Disney Princess Half Marathon & GP2C

Princess Rae

Several years ago, I lost A LOT of weight. After I lost the majority of my excess weight, I started dreaming that I was a runner. I could hear my feet pounding the pavement beneath them. I could feel my hair swishing back and forth brushing my neck. I could smell the salty marsh mingling with the fresh air while rhythmically breathing in and out (I have very vivid dreams). I woke up inspired! I bought appropriate running attire & good running shoes. I loaded up my iPod with upbeat music to push me further during each run. I was ready!

Then I twisted my ankle. It took FOREVER to heal. When it finally started to get better I twisted it again (guess I'm a klutz). My running was abruptly halted. Years went by and my running shoes became lawn mowing shoes. My shorts became clothes I wore to clean the house. My iPod sits on a shelf in my office collecting dust. At 27, I learned that I have arthritis in both of my knees, my lower spine, and my hips. Combine this with bone loss and none of my doctors advise that I take up running ever again. It will wreak havoc on my joints. I can briskly walk, ride a bike, or swim.

Now at the age of 32, the desire to run again (against doctor advisement) started bubbling up once more. I feel that even with my various ailments they are nothing compared to what my daughter is living with on a daily basis. Rae might never walk, much less run. The least I could do (or try to do) is run for her. My biggest risk is causing more damage to my joints which could complicate my ability to care for her physical needs long run.

This is where our heroine (yes, that is what you are) comes into the picture. Ria, my sister by choice and in Christ, has offered to run for Rae...for both of us really. I feel so blessed to have her and her family in our lives and so thankful that she is willing put effort into training to run for Rae.

Ria & Family

Ria has already registered with Disney Princess Half Marathon and with GP2C. Her goal is $750, but I think we can do better than $750. Correction, I know we can do better than $750!! My goal is $1000. All donations MUST be in before Feb 1st.
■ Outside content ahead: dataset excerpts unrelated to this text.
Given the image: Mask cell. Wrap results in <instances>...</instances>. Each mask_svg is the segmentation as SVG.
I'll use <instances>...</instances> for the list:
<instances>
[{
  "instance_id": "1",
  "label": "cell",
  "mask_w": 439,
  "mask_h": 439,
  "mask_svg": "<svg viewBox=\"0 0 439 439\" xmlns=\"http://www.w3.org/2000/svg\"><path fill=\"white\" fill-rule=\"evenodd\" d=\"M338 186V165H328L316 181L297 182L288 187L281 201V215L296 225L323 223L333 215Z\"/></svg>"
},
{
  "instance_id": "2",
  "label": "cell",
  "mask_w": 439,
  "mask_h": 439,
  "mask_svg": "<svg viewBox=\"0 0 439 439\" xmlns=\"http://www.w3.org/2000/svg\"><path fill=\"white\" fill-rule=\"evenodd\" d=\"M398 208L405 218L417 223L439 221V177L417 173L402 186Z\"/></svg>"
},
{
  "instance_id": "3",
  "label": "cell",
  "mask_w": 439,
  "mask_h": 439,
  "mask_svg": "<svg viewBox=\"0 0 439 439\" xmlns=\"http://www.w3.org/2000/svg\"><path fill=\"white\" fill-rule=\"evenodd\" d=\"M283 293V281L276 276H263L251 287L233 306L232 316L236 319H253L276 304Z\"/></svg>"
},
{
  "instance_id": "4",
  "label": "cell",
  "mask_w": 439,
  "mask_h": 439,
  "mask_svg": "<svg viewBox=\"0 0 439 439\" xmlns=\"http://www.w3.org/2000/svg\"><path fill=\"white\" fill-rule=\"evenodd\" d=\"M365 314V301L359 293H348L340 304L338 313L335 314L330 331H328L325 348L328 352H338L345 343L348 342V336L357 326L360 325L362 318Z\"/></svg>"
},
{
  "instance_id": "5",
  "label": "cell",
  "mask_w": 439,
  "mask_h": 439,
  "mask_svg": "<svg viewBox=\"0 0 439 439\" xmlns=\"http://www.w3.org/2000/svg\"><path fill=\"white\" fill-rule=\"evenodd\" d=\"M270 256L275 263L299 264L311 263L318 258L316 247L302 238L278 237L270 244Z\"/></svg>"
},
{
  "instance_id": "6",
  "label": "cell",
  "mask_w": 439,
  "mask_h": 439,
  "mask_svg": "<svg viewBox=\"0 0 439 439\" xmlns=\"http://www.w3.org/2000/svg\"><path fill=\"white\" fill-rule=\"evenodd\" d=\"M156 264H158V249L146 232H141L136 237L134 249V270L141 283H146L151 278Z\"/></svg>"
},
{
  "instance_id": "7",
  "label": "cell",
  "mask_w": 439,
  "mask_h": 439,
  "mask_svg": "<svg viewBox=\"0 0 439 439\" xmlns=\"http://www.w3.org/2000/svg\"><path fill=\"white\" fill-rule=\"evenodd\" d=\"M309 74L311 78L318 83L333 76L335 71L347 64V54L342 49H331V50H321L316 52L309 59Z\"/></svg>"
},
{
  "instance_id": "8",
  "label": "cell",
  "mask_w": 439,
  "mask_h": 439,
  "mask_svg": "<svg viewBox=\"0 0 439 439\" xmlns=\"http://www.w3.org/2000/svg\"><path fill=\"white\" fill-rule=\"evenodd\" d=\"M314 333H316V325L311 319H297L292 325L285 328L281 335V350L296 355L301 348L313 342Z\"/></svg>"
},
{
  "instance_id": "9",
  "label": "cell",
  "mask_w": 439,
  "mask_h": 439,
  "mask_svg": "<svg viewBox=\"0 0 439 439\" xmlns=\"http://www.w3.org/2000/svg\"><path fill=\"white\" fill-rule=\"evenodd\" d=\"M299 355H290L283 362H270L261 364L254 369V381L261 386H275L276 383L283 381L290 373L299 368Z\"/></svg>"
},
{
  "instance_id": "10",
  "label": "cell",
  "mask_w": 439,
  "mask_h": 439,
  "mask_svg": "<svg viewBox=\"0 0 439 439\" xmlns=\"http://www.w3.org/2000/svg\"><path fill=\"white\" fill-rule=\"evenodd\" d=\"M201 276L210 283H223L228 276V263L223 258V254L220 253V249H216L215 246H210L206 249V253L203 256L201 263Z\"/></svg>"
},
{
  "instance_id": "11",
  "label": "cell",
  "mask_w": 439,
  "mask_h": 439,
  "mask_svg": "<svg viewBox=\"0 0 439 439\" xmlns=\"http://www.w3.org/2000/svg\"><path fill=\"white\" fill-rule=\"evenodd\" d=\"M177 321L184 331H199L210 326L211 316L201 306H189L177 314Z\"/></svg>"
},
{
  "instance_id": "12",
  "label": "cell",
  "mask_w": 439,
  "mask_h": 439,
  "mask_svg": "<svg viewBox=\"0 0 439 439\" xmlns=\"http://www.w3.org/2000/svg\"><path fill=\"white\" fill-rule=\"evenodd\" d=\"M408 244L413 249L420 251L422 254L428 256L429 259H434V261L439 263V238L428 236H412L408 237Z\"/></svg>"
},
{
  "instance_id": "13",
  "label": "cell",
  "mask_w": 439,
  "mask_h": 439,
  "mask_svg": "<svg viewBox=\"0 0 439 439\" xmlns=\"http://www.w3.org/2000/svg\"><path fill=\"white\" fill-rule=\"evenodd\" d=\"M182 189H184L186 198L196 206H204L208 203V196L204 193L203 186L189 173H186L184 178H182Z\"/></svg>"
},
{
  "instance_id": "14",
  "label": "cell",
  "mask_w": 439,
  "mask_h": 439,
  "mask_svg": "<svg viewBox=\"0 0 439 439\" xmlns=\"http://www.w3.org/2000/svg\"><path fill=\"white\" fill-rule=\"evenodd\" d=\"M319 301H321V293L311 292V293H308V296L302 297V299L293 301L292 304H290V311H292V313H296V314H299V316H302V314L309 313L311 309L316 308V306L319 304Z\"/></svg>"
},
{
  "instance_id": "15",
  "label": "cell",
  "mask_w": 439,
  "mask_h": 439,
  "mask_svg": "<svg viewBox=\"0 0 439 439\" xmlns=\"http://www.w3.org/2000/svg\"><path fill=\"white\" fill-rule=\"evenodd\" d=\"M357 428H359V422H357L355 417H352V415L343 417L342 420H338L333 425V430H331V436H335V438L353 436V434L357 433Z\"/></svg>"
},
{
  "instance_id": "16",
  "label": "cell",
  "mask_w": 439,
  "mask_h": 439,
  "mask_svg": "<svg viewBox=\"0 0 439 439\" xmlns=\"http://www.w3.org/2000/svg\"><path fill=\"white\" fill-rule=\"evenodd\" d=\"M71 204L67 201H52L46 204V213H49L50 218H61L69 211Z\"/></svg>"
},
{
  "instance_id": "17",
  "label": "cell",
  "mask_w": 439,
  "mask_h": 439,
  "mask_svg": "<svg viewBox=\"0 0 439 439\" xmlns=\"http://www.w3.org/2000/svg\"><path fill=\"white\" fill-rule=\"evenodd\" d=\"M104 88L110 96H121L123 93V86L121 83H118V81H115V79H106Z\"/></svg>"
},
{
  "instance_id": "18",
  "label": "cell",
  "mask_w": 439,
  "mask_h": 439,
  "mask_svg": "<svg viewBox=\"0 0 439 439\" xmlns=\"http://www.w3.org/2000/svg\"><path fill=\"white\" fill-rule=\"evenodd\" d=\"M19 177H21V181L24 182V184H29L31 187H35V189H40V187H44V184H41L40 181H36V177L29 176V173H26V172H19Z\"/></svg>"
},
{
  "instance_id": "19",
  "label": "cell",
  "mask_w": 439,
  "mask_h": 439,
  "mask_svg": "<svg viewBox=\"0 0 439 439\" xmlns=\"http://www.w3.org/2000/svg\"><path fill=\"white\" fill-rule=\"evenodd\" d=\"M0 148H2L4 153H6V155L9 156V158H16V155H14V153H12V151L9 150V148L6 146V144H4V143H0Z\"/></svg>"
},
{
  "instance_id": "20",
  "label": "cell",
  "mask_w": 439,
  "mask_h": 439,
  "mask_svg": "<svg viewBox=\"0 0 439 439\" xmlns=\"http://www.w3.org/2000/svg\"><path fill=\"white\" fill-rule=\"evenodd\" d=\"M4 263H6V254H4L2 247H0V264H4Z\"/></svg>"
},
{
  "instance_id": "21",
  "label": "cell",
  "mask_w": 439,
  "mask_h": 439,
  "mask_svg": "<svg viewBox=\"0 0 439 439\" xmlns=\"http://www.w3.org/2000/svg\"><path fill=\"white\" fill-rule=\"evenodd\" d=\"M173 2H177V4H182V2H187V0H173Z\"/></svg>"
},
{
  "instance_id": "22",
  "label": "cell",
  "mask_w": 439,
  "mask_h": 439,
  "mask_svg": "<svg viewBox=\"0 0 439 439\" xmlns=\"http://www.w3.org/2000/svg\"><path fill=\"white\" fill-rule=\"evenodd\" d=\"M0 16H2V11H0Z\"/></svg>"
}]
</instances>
This is for a great cause and every penny counts. The runners are raising money to help find a cure for Rett Syndrome. Please help us by helping them!

Here's the link to her donation page:

Ria's GP2C Disney Princess Half Marathon Donation Page

One Cure = Innumerable Miracles

Since we received an official diagnosis for Rae (and many months prior), I was often told by a family members and friends that God was in the business of miracles. I can remember hearing this same phrase being spoken from the pulpit when I was growing up. I also remember thinking that while God was in the miracle business, what makes any one person's struggle more miracle worthy than another's. This thought has never left me.

The last few months (since my own personal "D" day) I have been struggling. I struggle to cope with the enormity of the situation before us. I struggle to maintain my friendships. I struggle to understand all the medical gobbledygook that is spoken by the gaggle of doctors and therapists we see on an almost weekly basis. I struggle to carve out any time for myself and find my mind is often stuck on shuffle mode jumping from one thought to another. I struggle in my understanding of all things insurance related and often take my frustration at the greatly despised red tape out on unsuspecting customer service reps who utter the phrase, "I understand your frustration." (I seriously doubt it) I stuggle. We all struggle. It is part of life. (Yes, I say this to myself often)

One sunny afternoon, while Rae napped in her Mimi's bedroom, I wept at the kitchen table. Sobs racked my body. My voice became raspy. My eyes red and burning from the tears. My mother sat across from me...struggling. She has always offered me her ear, her shoulder, her wisdom, and a soft place to land. But this time was different...at least for me it was. There were no words that would soothe the sting. I confessed things to her. Thoughts that have been building up over the last couple of months fell all over themselves to be spoken aloud. That is when I confessed that I didn't want a miracle for Rae.

As soon as I spoke it, I felt guilty. In my mind I saw a miracle, wrapped up in pretty paper with a giant bow, a miracle that God had prepared just for Rae and I was shoving back to Him across the table firmly telling Him, "NO!" I was willing to turn down a miracle and sentence my daughter to a life of constant struggle. I felt horrible! In that moment I felt like I could possibly be the worst mother ever. But I just couldn't accept something (not that is was being offered...I am not delusional...God nor angel has offered me an instant cure for Rae) of that magnitude. Here's why...

I would want it for all the girls like Rae. We are all in the same boat (granted there are many variations, but we are all living with Rett). We all deserve the same miracle. I guess that is why so many families throw themselves into funding research for a cure. None of us want a miracle just for our own child. We want a miracle for all of our children.

For information regarding ongoing research

you can visit Rett Syndrome Research Trust.

*For clarification: If I woke tomorrow to discover that Rae was whole, no mutation, no deletions, no low muscle tone, no Rett, and called me Momma I would run around screaming at the top of my lungs about the miracle that happened during the night. I would never say no that gift.